Start of Text section
Once again I ask my hon. colleagues to question the need for an appeal in the context of all the recourses offered by the refugee determination system as a whole. Implementing this legislation would be unfair to refugees as it would add months to the process.

While our in-Canada refugee determination process is fair and even generous, many have said that it is already complex, slow and costly. As we deal with these realities, we must also ensure that we are able to help individuals who really need protection.

I will outline the steps once again. First, applicants have access to the refugee protection division of the Immigration and Refugee Board or IRB. If their claim is refused by the IRB, they can apply for a pre-removal risk assessment. Should the pre-removal risk assessment be unsuccessful, failed refugee claimants can apply to stay for humanitarian and compassionate reasons, including for reasons of risk.

We do not see any practical reason to make this process any longer by adding a fourth layer of review.

There are currently three members of the official opposition who at one time served as ministers of citizenship and immigration. How about if we ask them for their views on this matter? The former Liberal minister of immigration, the member for Eglinton—Lawrence, said:

--the Refugee Appeal Division, which was proposed by the committee and accepted in Parliament, was an additional impediment to streamlining the process...we hardly needed that mechanism.

That is quite the statement, but there is more. The former Liberal immigration minister went on to say:

I might remind the House that all failed claimants can make an appeal to the federal court. They are also subject to a pre-removal risk assessment and have applications for [humanitarian and compassionate] in the process.

I refer to a specific case just this last year: a country from Central America, 2,000 applicants and 99% of them were refused. Would she have those 99% clogging up the system that she abhors?

Not only are former Liberal ministers making these comments, but the current official opposition critic for citizenship and immigration, the member for Mississauga—Erindale, said recently in the Toronto Star that the current refugee process takes too long and allows “bogus refugees...to stay longer, with potential implications for Canadian security”.

So we have former ministers saying the refugee process takes too long and the current Liberal immigration critic saying the refugee process takes too long, yet here we are with the Liberal Party supporting a bill that would increase the length of the process by adding an unnecessary layer to the system. If that is not a prime example of someone trying to suck and blow at the same time, I am not sure what is.
End of Text section
Start of Dataset content
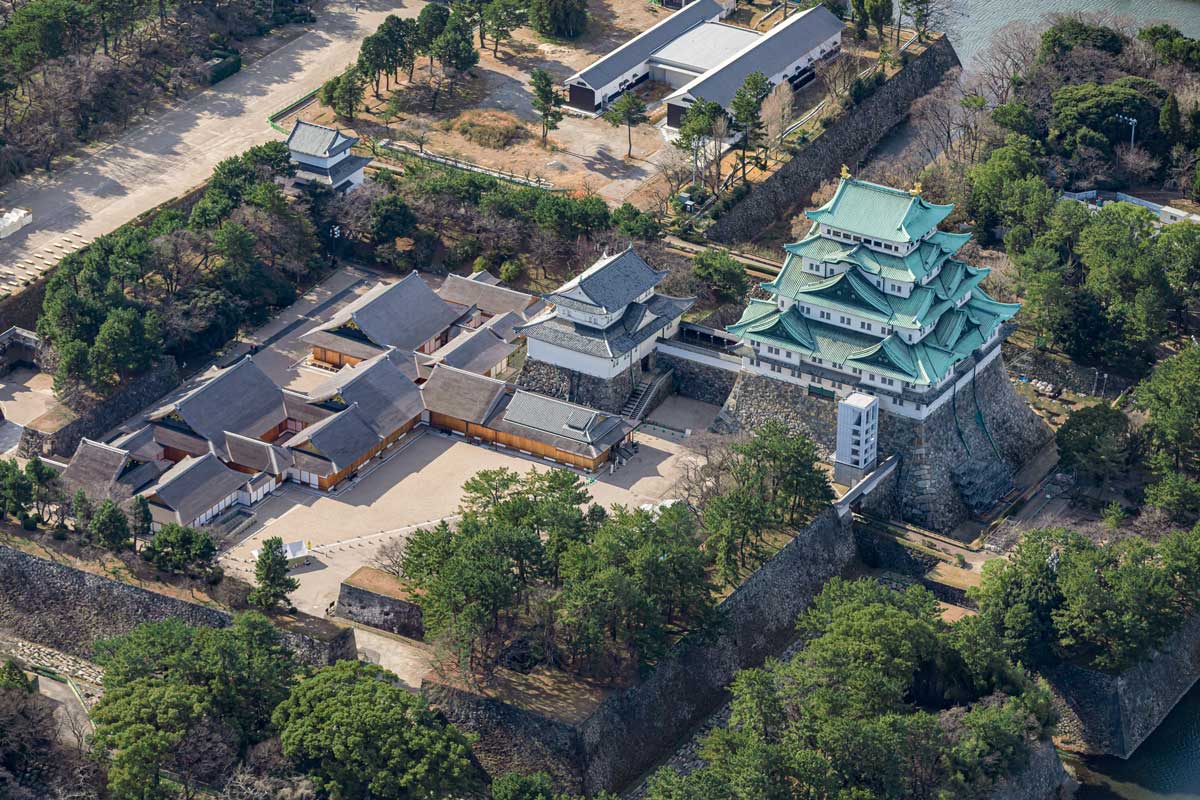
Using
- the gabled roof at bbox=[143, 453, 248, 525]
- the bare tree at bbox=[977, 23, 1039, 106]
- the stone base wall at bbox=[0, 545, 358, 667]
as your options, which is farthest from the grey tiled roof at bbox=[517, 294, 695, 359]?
the bare tree at bbox=[977, 23, 1039, 106]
End of Dataset content
### [Exercise]
Go on with the parliamentary speech on the proposed refugee appeal layer, picking up after its final sentence. The material plays no part in what comes next.

### [Answer to the task]
The opposition cannot have it both ways. Either the system takes too long or it does not. If it does, then the Liberal leader and caucus should take the advice of the former immigration ministers and refuse to support Bill C-280. If the Liberal opposition believes that the current refugee process is taking too long, it does not make any sense that it would extend the process by voting in favour of Bill C-280.

The hypocrisy from the opposition on this issue is breathtaking. Implementing sections of the RAD would add more time to a process that many consider long enough. It would also presume that the current safeguards intended to ensure that no one at risk is removed, including the judicial review process at the Federal Court and the pre-removal risk assessment, were not functioning as they should.

Let us consider the individuals who have been in the system for years. How do we make the system fairer and more just by adding yet another layer to the review process?

In addition to questioning the addition of a fourth recourse to the refugee system, we must also consider the lack of transition provisions in Bill C-280, which raises questions. For example, we must ask ourselves, who would be eligible for this new level of appeal? Would it apply to individuals whose cases were heard since the IRPA came into force in 2002? Or would only new cases be eligible? What would be the rule for cases currently before the Federal Court?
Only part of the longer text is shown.